By Peter Baker
President Joe Biden leaves Tuesday for Northern Ireland to mark the 25th anniversary of the Good Friday Agreement, which ended decades of sectarian violence. But the commemoration also serves as an unspoken reminder that such diplomatic breakthroughs have become a thing of the past.
At a time of ferocious warfare in Europe and crackling tension elsewhere around the globe, the sort of bold, painstaking negotiation that brought peace to the Emerald Isle a quarter-century ago has largely disappeared from the scene. Bargaining tables sit empty these days. Shuttle diplomacy planes have been grounded. Treaties are more likely to be broken than brokered.
It would be too much to call it the death of diplomacy, but there certainly is a dearth of diplomacy for now. While Biden fervently believes in deal-making, his efforts to revive the Iran nuclear accord have collapsed, and it is widely considered futile to even try to end the long-running Israeli-Palestinian conflict or negotiate with North Korea at this point. The Russians have suspended the New START treaty, the last major Russian-American arms control agreement, and there appears to be little prospect for diplomacy to halt the fighting in Ukraine in the near term.

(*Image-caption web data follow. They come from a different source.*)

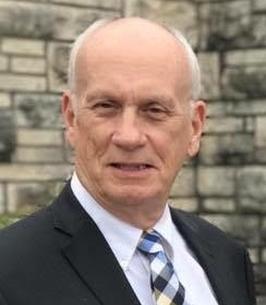 Philip Birkes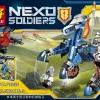 เลโก้จีน LELE79236 ชุด NEXO Knights Lance's Mecha Horse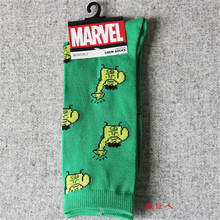 Marvel Superhero Long Socks | Superman/Captain America Long Socks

Even on the international economic front, once a fruitful field for American presidents to leave their mark, there is little meaningful movement to continue the integration of recent years. Biden opted against rejoining the Trans-Pacific Partnership, the sweeping free trade pact negotiated by a previous administration he belonged to, nor is he pursuing any other major free trade agreement, making him the first president not to do so in four decades.

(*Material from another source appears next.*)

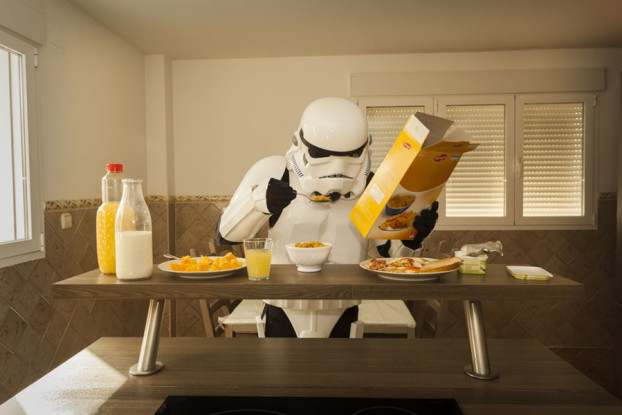 stormtroopers_star_wars_vida_cotidiana_3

“There’s something about the moment that doesn’t make it very ripe,” said Martin S. Indyk, who served as ambassador to Israel twice and later as President Barack Obama’s special envoy for Middle East peace. “It’s harder to get big agreements when you’re in this adversarial engagement, both with Russia and with China.”
With the revival of great power competition on the scale of the Cold War, the ground for diplomacy has shifted. There is little appetite in Moscow or Beijing for meeting in the middle, while some of the world’s seemingly intractable disputes such as that between Israel and the Palestinians have settled into a stalemate locked in geopolitical cement.
Domestic politics have not eased the way for major international agreements either. The rise of Donald Trump ushered in a nationalist, even isolationist, moment in the United States that eschews foreign entanglements. Globalism, once the bipartisan consensus, has become a bad word and with it the notion of tying American interests to those of other countries.
That represents a pretty drastic change in less than a decade. After securing the New START treaty in his first term, Obama in his later years in office presided over a flurry of major diplomatic accords, including the Iran nuclear deal, the Trans-Pacific Partnership, the Paris climate accord and an opening to Cuba after more than half a century. “Part of our goal here has been to show that diplomacy can work,” Obama said at the time.
But the array of agreements he put in place did not survive long once Trump took office. The new president pulled the United States out of the Iran deal, the Pacific partnership and the Paris accord. He halted and to some extent reversed the opening to Cuba. He withdrew from long-standing pacts including the Intermediate-Range Nuclear Forces Treaty and the Open Skies Treaty and even threatened to leave a 19th century postal treaty before reversing course after winning concessions.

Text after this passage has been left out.